* Activity
Exactly as they appear, output all of the records. Skip any images.

** Opening Data provided block **

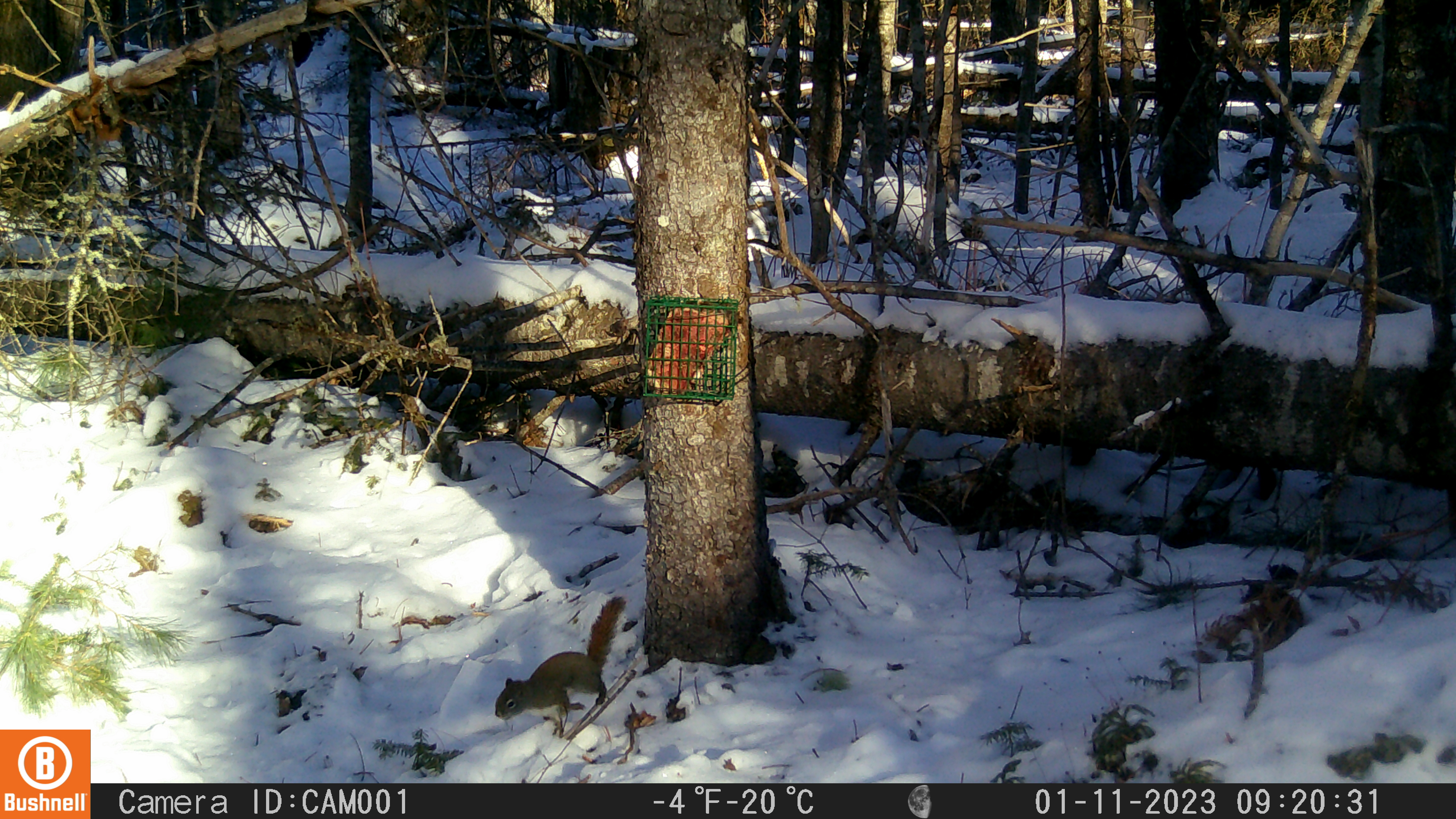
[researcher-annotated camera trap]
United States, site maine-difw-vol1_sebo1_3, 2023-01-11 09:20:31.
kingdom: Animalia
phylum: Chordata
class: Mammalia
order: Rodentia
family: Sciuridae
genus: Tamiasciurus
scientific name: Tamiasciurus hudsonicus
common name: red squirrel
Red squirrel (Tamiasciurus hudsonicus).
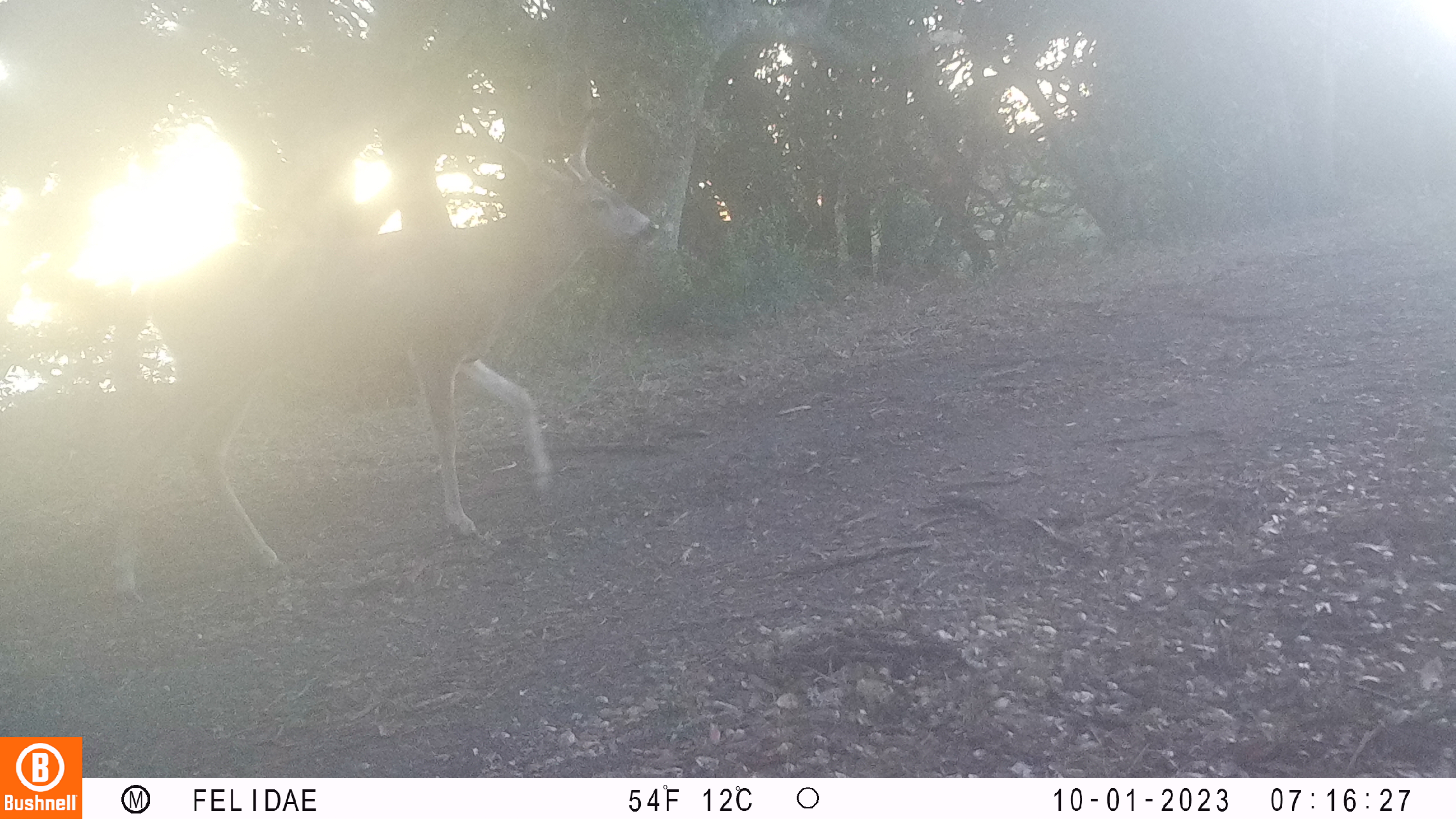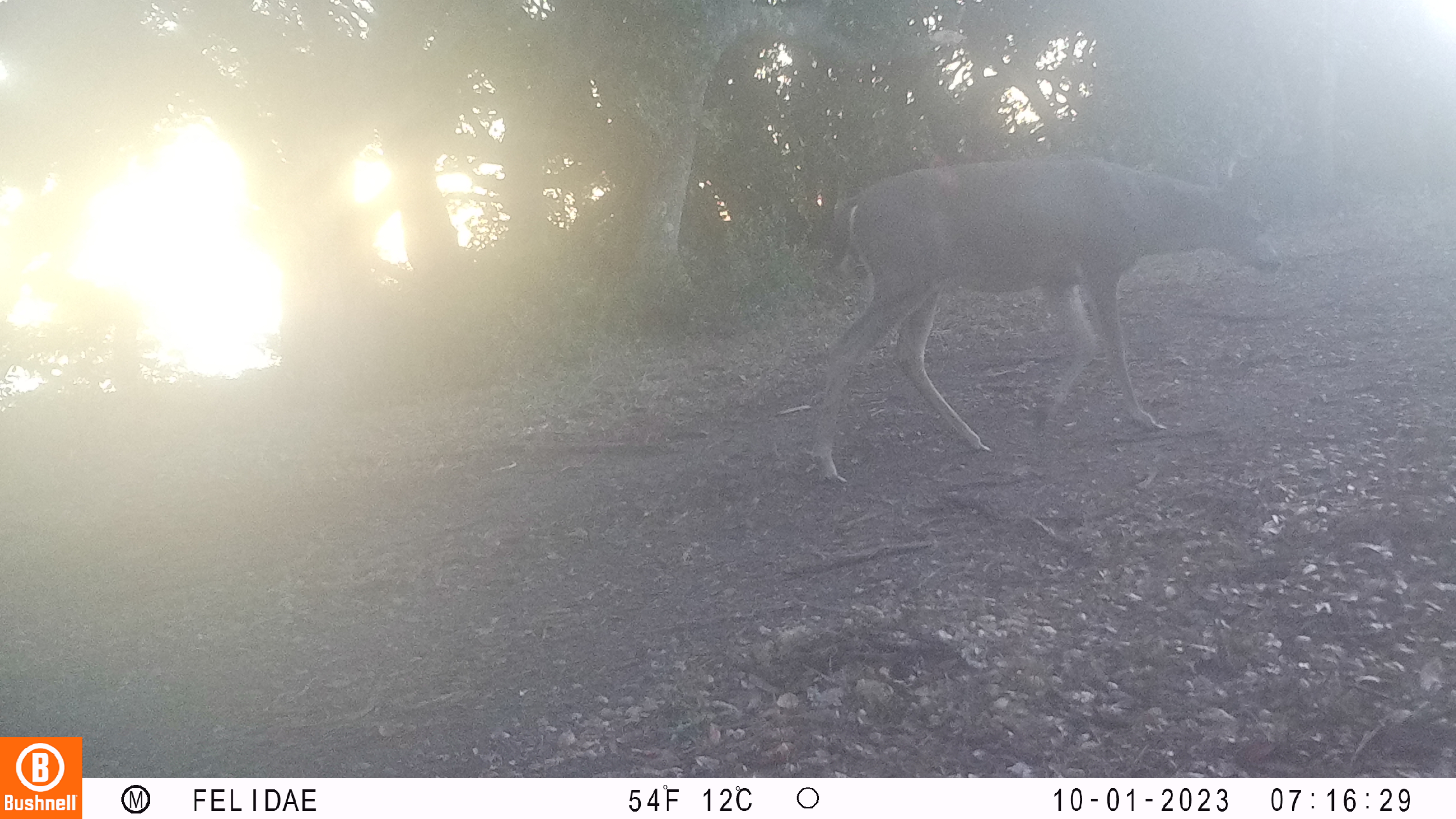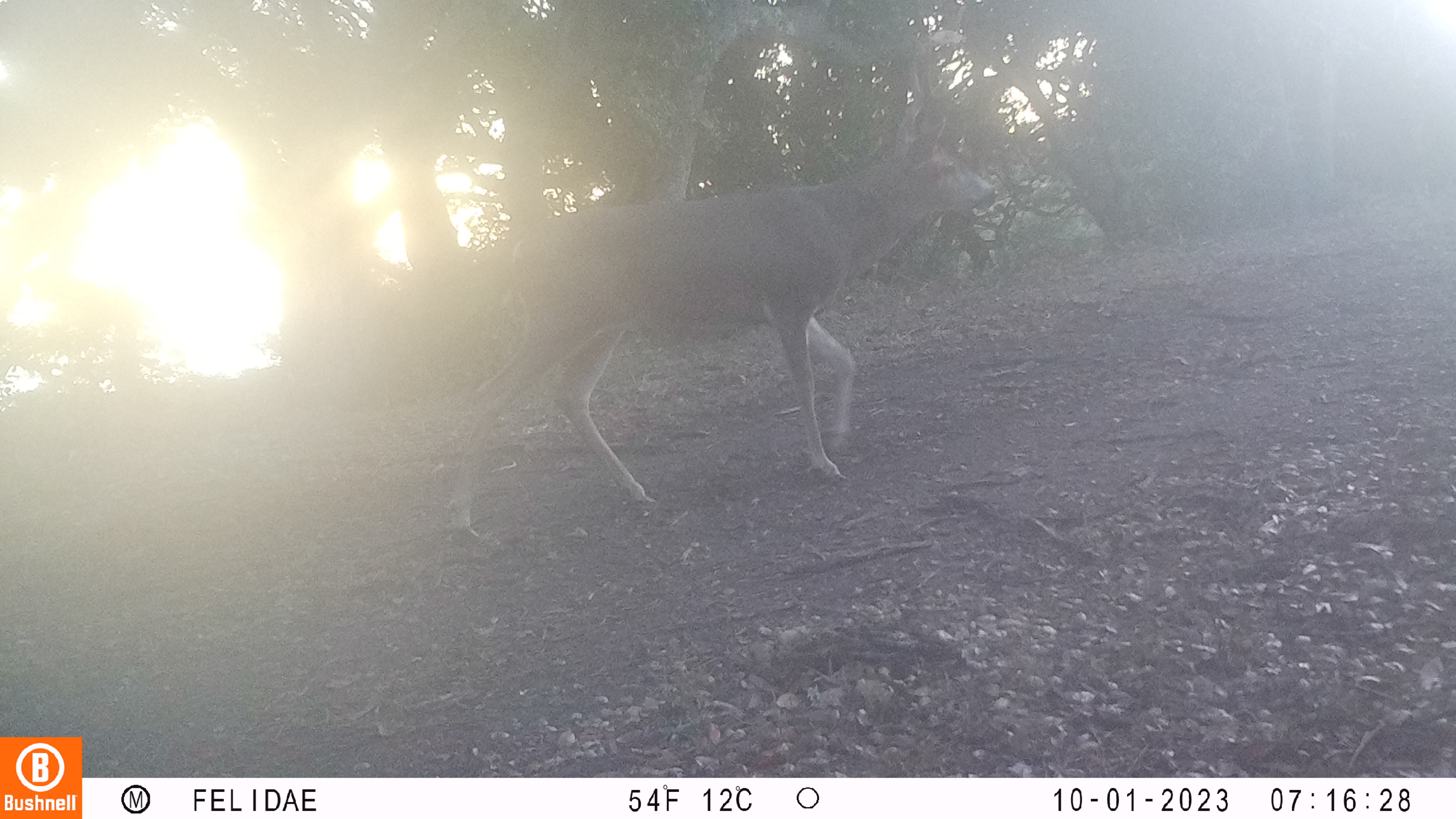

** Closing Data provided block **

* Exercise output
[researcher-annotated camera trap]
United States, site maine-difw-vol1_sebo1_3, 2023-01-11 09:20:31.
kingdom: Animalia
phylum: Chordata
class: Mammalia
order: Rodentia
family: Sciuridae
genus: Tamiasciurus
scientific name: Tamiasciurus hudsonicus
common name: red squirrel
Red squirrel (Tamiasciurus hudsonicus).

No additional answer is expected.